The broken security headers on the main NTA portal are particularly concerning during exam result seasons, when millions of students simultaneously access the site. Without HSTS, these students are vulnerable to TLS downgrade attacks — especially at coaching centers and cyber cafes where shared networks are common.
The inconsistent security posture across sub-domains suggests that NTA’s security configuration is not centrally managed. The S3Waas-based exam portals have good security (likely managed by NIC), while the main portal and CUET have poor or broken configurations.

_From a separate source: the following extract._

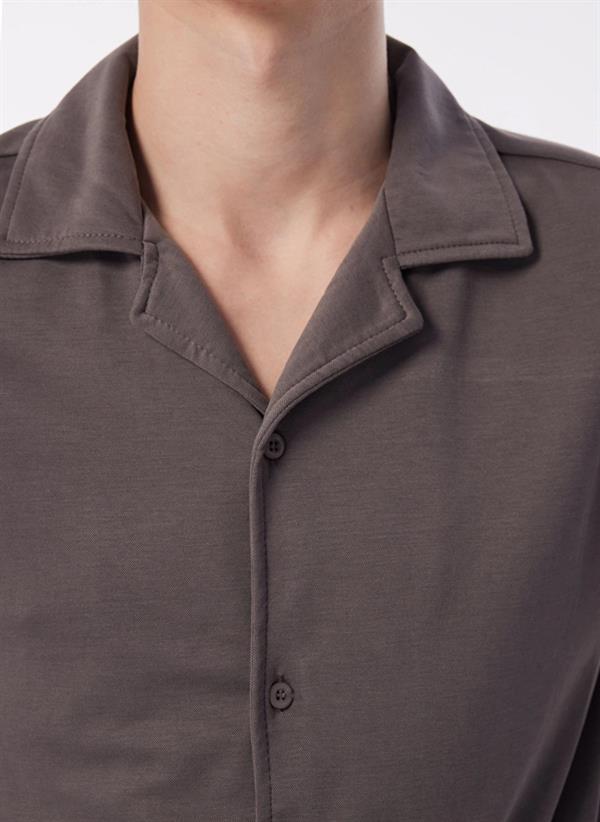 Kısa Kollu Apaj Yaka Slim Fit Örme Erkek Gömlek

Previous analyses in this series:
- Passport Seva — Blowfish encryption, hardcoded internal IPs
- CBSE OASIS — Dual tech stacks, client-side password hashing
- U-WIN Vaccinator — Hardcoded secret keys in Co-WIN
Architecture Notes
The NTA ecosystem spans multiple technology stacks:
| Sub-domain | Stack | Security |
|---|---|---|
nta.ac.in | ASP.NET Framework (IIS) | Broken — all headers malformed |
neet.nta.nic.in | WordPress + S3Waas | Good — CSP, Permissions-Policy, HSTS preload |
jeemain.nta.nic.in | WordPress + S3Waas | Good — CSP, Permissions-Policy, HSTS preload |
exams.nta.nic.in | WordPress + S3Waas | Moderate — CSP, but no Permissions-Policy, HTTP/1.1 |
cuet.nta.nic.in | WordPress + Varnish | Minimal — no CSP, no Permissions-Policy, no X-Frame-Options |
The main portal runs ASP.NET Framework on IIS, while exam portals use the Government of India’s S3Waas (Secure, Scalable & Sugamya Website as a Service) platform built on WordPress.

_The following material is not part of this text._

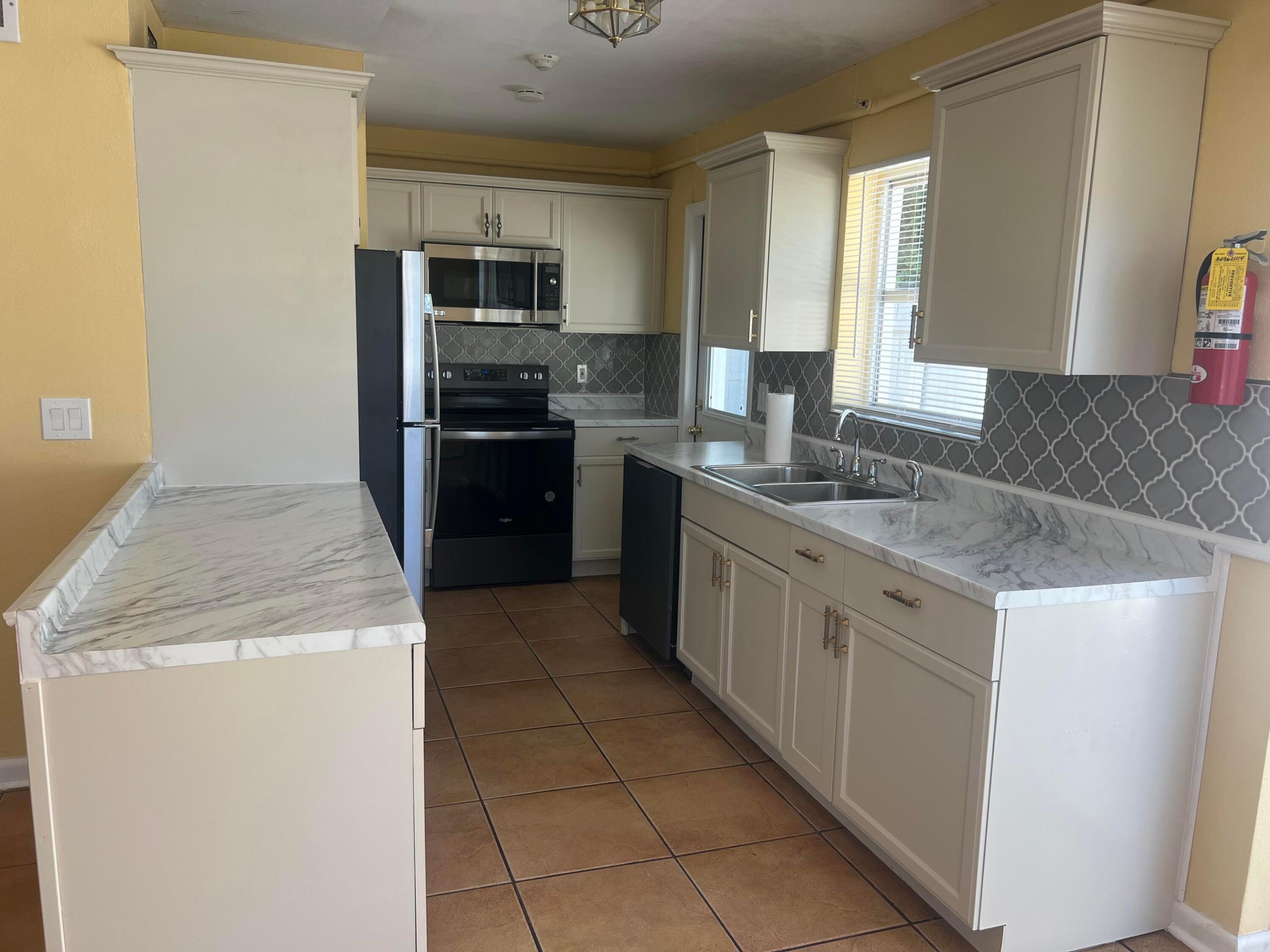 4052 Collin Drive Property Photo 6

Responsible Disclosure Timeline
| Date | Action |
|---|---|
| 2026-05-31 | Blog post published (categories only) |
| 2026-06-15 | CERT-In disclosure planned |
| 2026-08-31 | Full 90-day disclosure deadline |
Recommendations
Immediate
- Fix security headers on nta.ac.in — This is the highest priority. The X-Frame-Options, X-Content-Type-Options, HSTS, and Referrer-Policy headers are all malformed and must be corrected immediately
- Add HSTS with preload —
Strict-Transport-Security: max-age=63072000; includeSubDomains; preload - Fix the /Login endpoint — Remove or properly handle the ASP.NET runtime error; configure custom error pages
- Disable WordPress REST API on exam portals — Restrict wp-json access to authenticated users only
Short-term
- Standardize security headers across all sub-domains — Follow the S3Waas security template used on NEET/JEE
- Move session management to server-side — Client-side JavaScript timeouts can be trivially bypassed
- Add CSP to CUET portal — Currently has no Content-Security-Policy
- Suppress ASP.NET template artifacts — Fix the
<%=5.8%>syntax appearing in CSS URLs
Structural
- Centralize security configuration — All NTA sub-domains should inherit from a shared security policy
- Adopt a vulnerability disclosure program — NTA should have a public VDP given its critical role
- Upgrade main portal infrastructure — Consider migrating from ASP.NET Framework to a modern stack
- Conduct pre-exam security audits — Test security posture before each major exam cycle
This analysis was performed using publicly accessible web pages and standard HTTP inspection tools. No unauthorized access was attempted. Findings are reported responsibly with a 90-day disclosure timeline.